I'm just wondering if anyone here keeps cupid cichlids and do they do well in a community tank? Any info is much appreciated.


----------



## Narwhal72 (Sep 26, 2006)

I used to keep them but I don't have any currently. They do quite well in a community tank.


----------



## Bd79 (Apr 11, 2011)

I have some in a 70 gallon community tank. They are very nice community fish.


----------



## cichlidluvr82 (Oct 7, 2017)

That's Awesome. Glad to hear. I'll be getting one next week.


----------



## SantaMonicaHelp (Oct 1, 2012)

Let us know how that goes.

-Kamran


----------



## cichlidluvr82 (Oct 7, 2017)

Got my cupid cichlid yesterday. He's a lot bigger than the website said. He's super cute and shy and doesn't bother with any of the other fish..... Hopefully he stays that way cause I already love him.


----------



## joselepiu (Jul 22, 2017)

:thumb: :thumb: :thumb:

any pics?...


----------



## cichlidluvr82 (Oct 7, 2017)

No, no pics. I can take some though. Seriously I love my Cupid cichlid. Only had him for 3 days and he's one of my favorite fish. He is so cute, calm and mellow. It's hard to believe he's a cichlid. He is so much bigger than all my other fish. He doesn't bother anyone.


----------



## joselepiu (Jul 22, 2017)

what size tank do you have?... :-? :-?


----------



## cichlidluvr82 (Oct 7, 2017)

I have a 45 gallon tall. 3 feet long but I'm upgrading to a 4 foot long acrylic tank soon. I currently have rainbows, platies, corydoras, Peacock gudgeons, sparkling gouramis, baby keyhole cichlids and my cupid.


----------



## cichlidluvr82 (Oct 7, 2017)

Here's some pics of my sweet new guy. Can't wait until he's fully matured and colors up.
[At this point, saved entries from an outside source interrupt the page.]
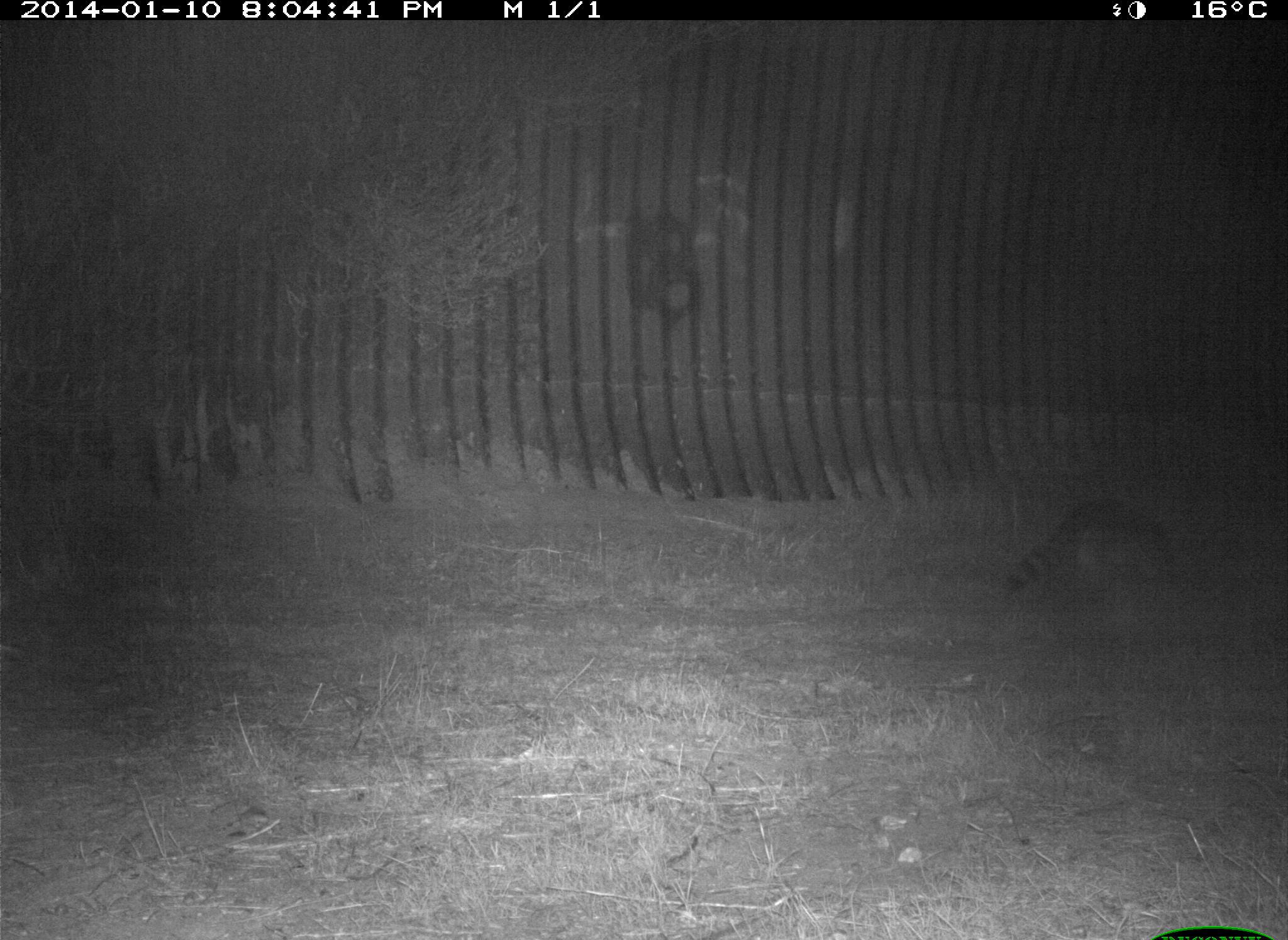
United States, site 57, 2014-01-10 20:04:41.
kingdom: Animalia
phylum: Chordata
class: Mammalia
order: Carnivora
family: Procyonidae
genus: Procyon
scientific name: Procyon lotor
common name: raccoon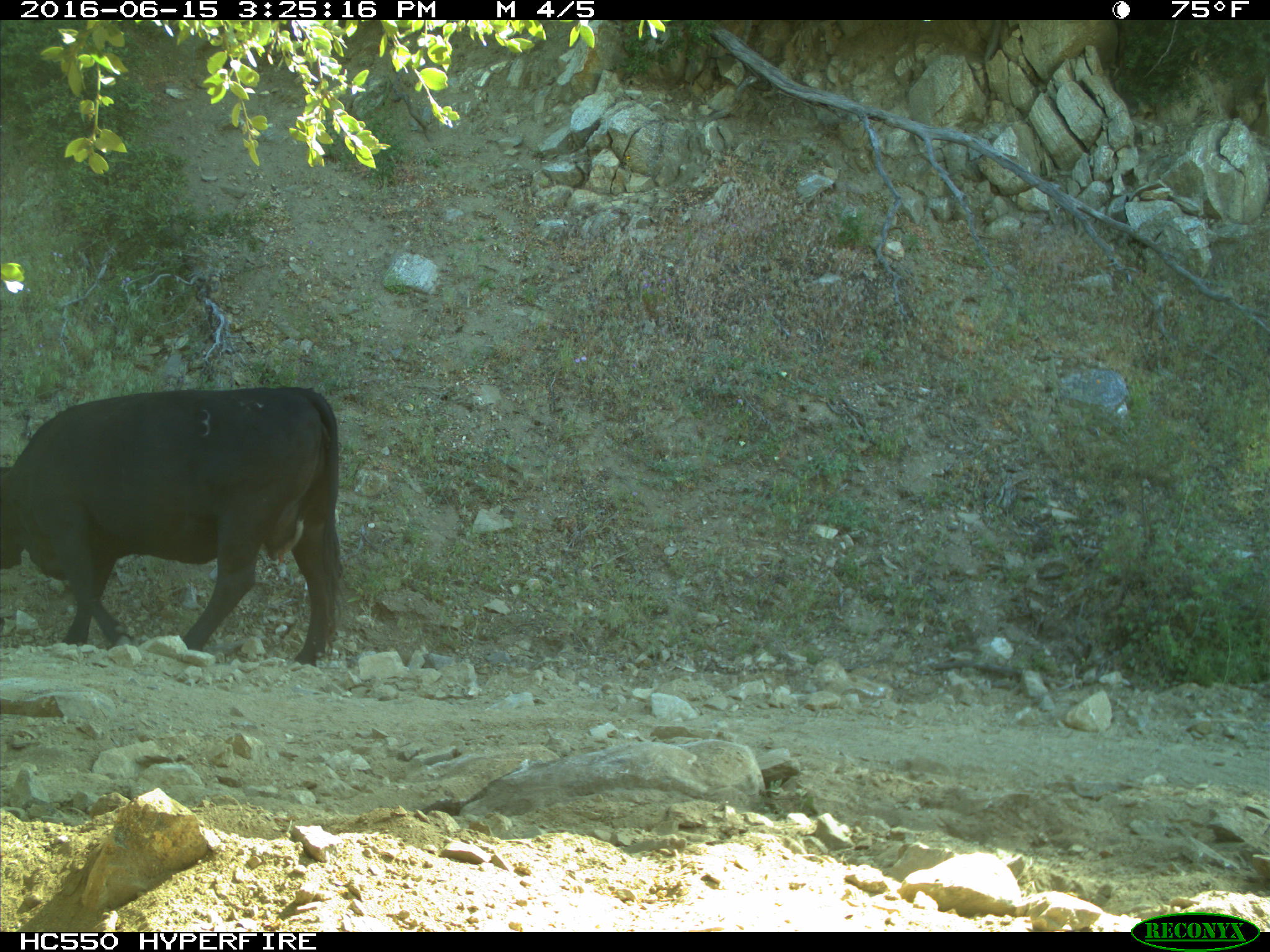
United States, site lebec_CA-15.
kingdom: Animalia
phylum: Chordata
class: Mammalia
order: Artiodactyla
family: Bovidae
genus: Bos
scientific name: Bos taurus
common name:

He needs a name.


----------



## cichlidluvr82 (Oct 7, 2017)

His name is Camden.


----------



## joselepiu (Jul 22, 2017)

:thumb: :thumb: :thumb: ...


----------



## cichlidluvr82 (Oct 7, 2017)

I've got another question for anyone who owns Cupid cichlids. I've got my male in a 55g community tank. He's so peaceful and doesn't bother anyone. It says they are best kept in pairs. If I got a female though, I'm worried about aggression during breeding season. If i have two males, will they be aggressive towards each other without a female to compete over????


----------